The Music Club

Best music 2011: Bon Iver, Florence Welch, Beyoncé.

Is the worst poet in the history of pop music the guy from Bon Iver?

Bon Iver singer Justin Vernon
Bon Iver singer Justin Vernon

Photo by Simon Appelblad

Jonah, Ann, Nitsuh, Carl,

I’d planned to spend some time this entry taking a whack at Bon Iver, but Carl has done the dirty work for me. I’ll simply second what Carl said: Justin Vernon can obviously make pretty sounds, but his marble-mouthed singing, and the drooping-wet-sock formlessness of his songs, are maddening. As for the lyrics, they’re gibberish:

Christmas night, it clutched the light, the hallow bright
above my brother, I and tangled spines
we smoked the screen to make it what it was to be
now to know it in my memory:

… and at once I knew I was not magnificent
high above the highway aisle
(jagged vacance, thick with ice)
I could see for miles, miles, miles

When I hear that song—and I do, most mornings, at my local espresso joint—I wonder: Is Vernon the worst poetaster in the history of popular music? Is he simply incapable of writing a lyric that makes sense—that tells a story, conveys a recognizable human emotion, in English or Elvish or any other language?

Maybe, but you have to hand it to the guy: He’s gobbeldygooked his way to glory. I don’t understand, though, how critics can give Vernon a pass—can fail to demand a semblance of meaning from songs delivered with such shuddering self-importance. Not everyone can be Jay-Z or Rhymin’ Simon. But at a certain point we need to stick up for the Five Ws, or we may as well curl up with a Windham Hill box set and call it a day. I get why Pitchfork would reward this jivecomprehensible lyrics: so bourgeois—but I hope the Grammy voters don’t give make the same mistake.

Actually, I’m pretty sure Adele will run the table at the Grammys. Ann makes a good case for Adele’s virtues, musical and otherwise, but I think 21 hews to retro-soul boilerplate more than Ann admits; I found it a predictable exercise in style. When it comes to leather-lunged young Englishwomen, I’m partial to Florence Welch, whose lashing rock-gospel anthems feel fresher, grander, more goofily unhinged than Adele’s. Welch has some Bono in her: the shameless ambition to tackle the big stuff—sex and death, God and the devil—and tunes that can turn the ridiculous into the sublime. Listen to “Leave My Body,” where she roars out a vision of transcendence through physical and spiritual surrender: “I’m gonna leave my body/ (Moving up to higher ground)/ I’m gonna lose my mind.” Welch also had the year’s best dress.

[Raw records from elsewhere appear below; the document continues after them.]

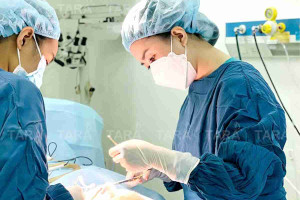 Tại TPHCM, nâng mũi cấu trúc ở đâu tốt và giá cả hợp lý?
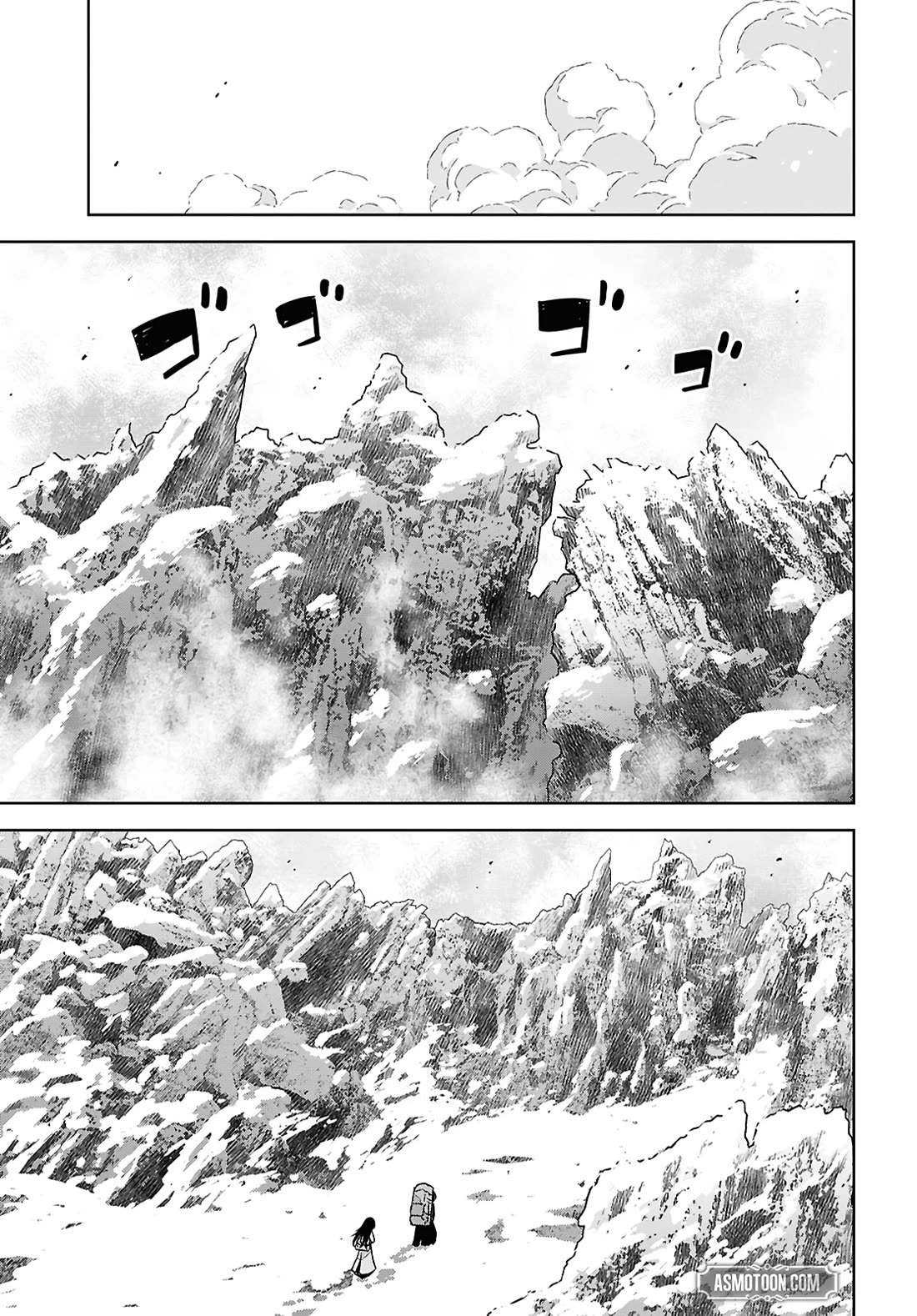 Reincarnated as the Mastermind Behind the Story chapter 38 page 30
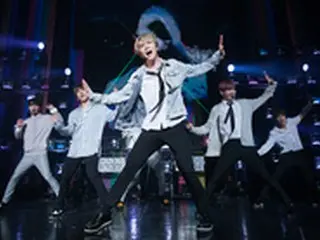 「JBJ」、ファンの心を溶かすバレンタインライブをプレゼント！4月には来日単独コンサートも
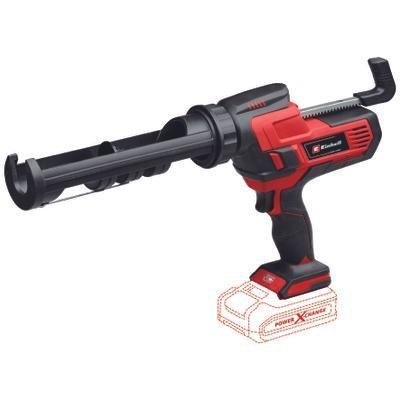 Pistolet do kleju TE-SG 18/10 Li - Solo Einhell Pistolet do kleju TE-SG 18/10 Li - Solo Einhell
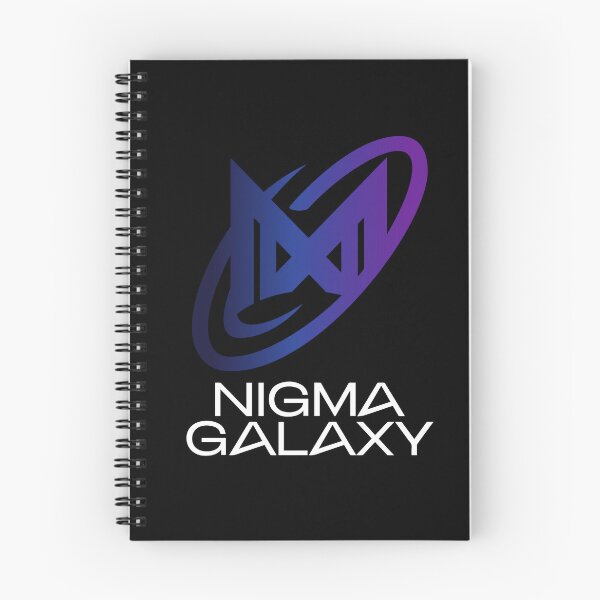 Item preview, Nigma Galaxy - Dota 2 designed and sold by adolfobusmente.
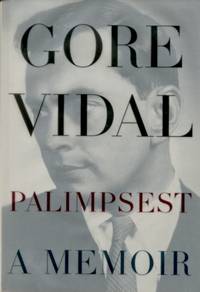 image of Palimpsest, A Memoir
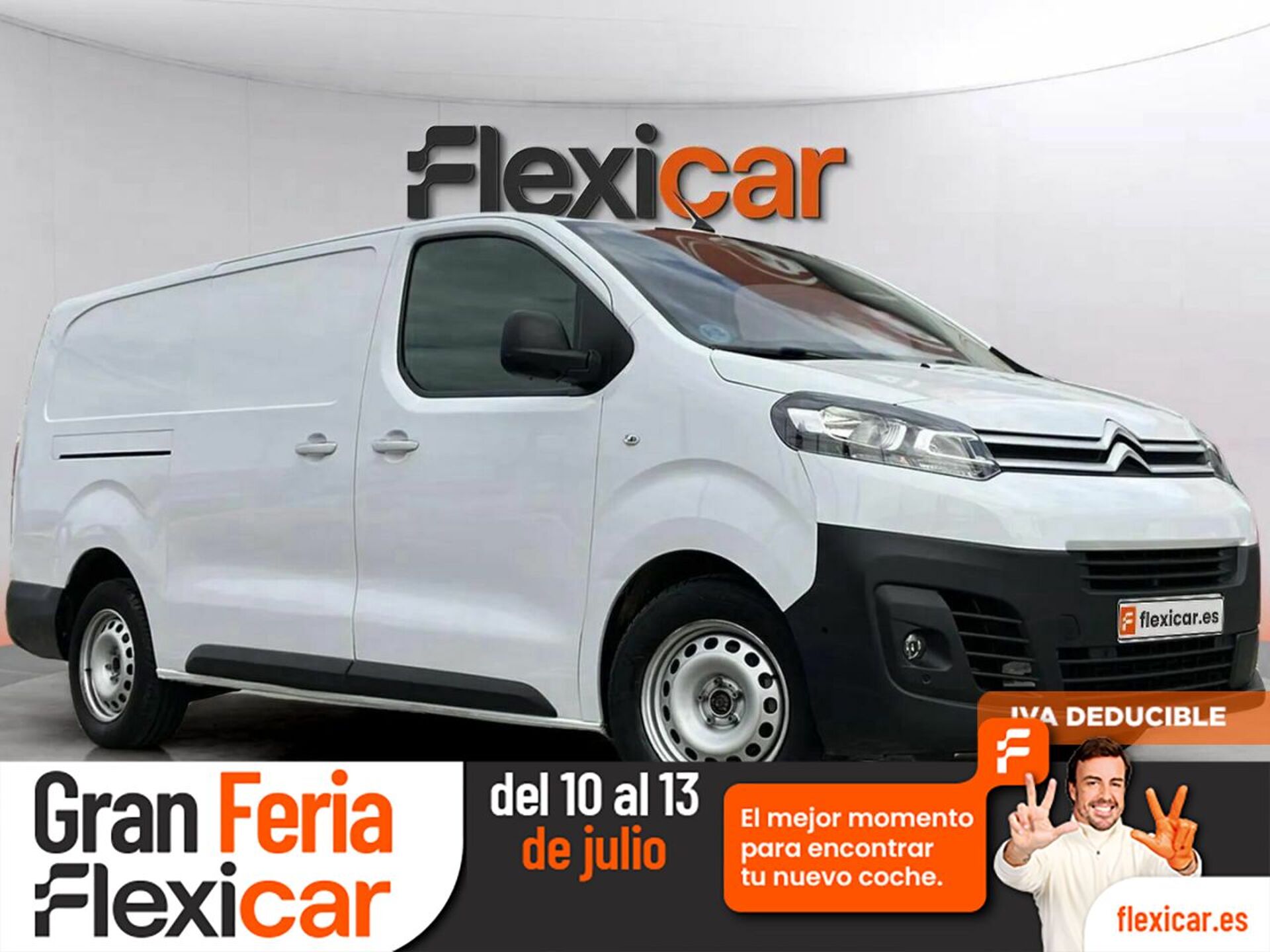 Imagen de CITROEN Jumpy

While we’re on the subject of lionesses: a quick word about Beyoncé’s 4, which seems to me an exception to Carl’s complaints about chart-pop. (“Current pop … seems to ramble sloppily, all text-message chatty—a side effect of persona dominating nearly every other tool in the box.”) 4 is a meticulously made, musically idiosyncratic album about, of all things, conjugal contentment. There’s no mistaking the force and originality of Beyoncé’s music. (The M.I.A.-manqué “Run the World (Girls)” aside, 4 doesn’t sound like anything else out there. No 4/4 Eurothump here!) But her politics are often overlooked.

Beyoncé tosses out so many messages, it can be hard to get a grip on her meaning: In “Countdown” she’s simultaneously Roberta Flack (“Oh, killing me softly”), Betty Draper (“All up in the kitchen in my heels, dinnertime”), and Kali, Giver and Destroyer of Life. But for a decade and a half, Beyoncé has represented African-American women’s anger and power like no one else in popular culture. And today she’s one half of a historically unprecedented showbiz partnership—a demonstrably egalitarian black royal couple rivaled only by the duo in the White House. There’s a lot more to Beyoncé’s swagged-out happy-marriage anthems than first meets the ear.

There’s so much more I’d hoped to get to: the Pistol Annies, whose album sounds better to me every day, and a few words in praise of old fogies (the Beastie Boys) and older fogies (Nick Lowe and Paul Simon). I also wanted to float a Grand Unified Theory of Swagger-Jagger, in partial answer to Ann’s plaintive whither rawk? query. But the day grows short, and 2012 is revving up. We’ve already got a new Gaga single to reckon with. So I’ll stop here and pass the baton to Jonah.

See you here next year. Or at the Van Halen reunion show. Whichever comes first.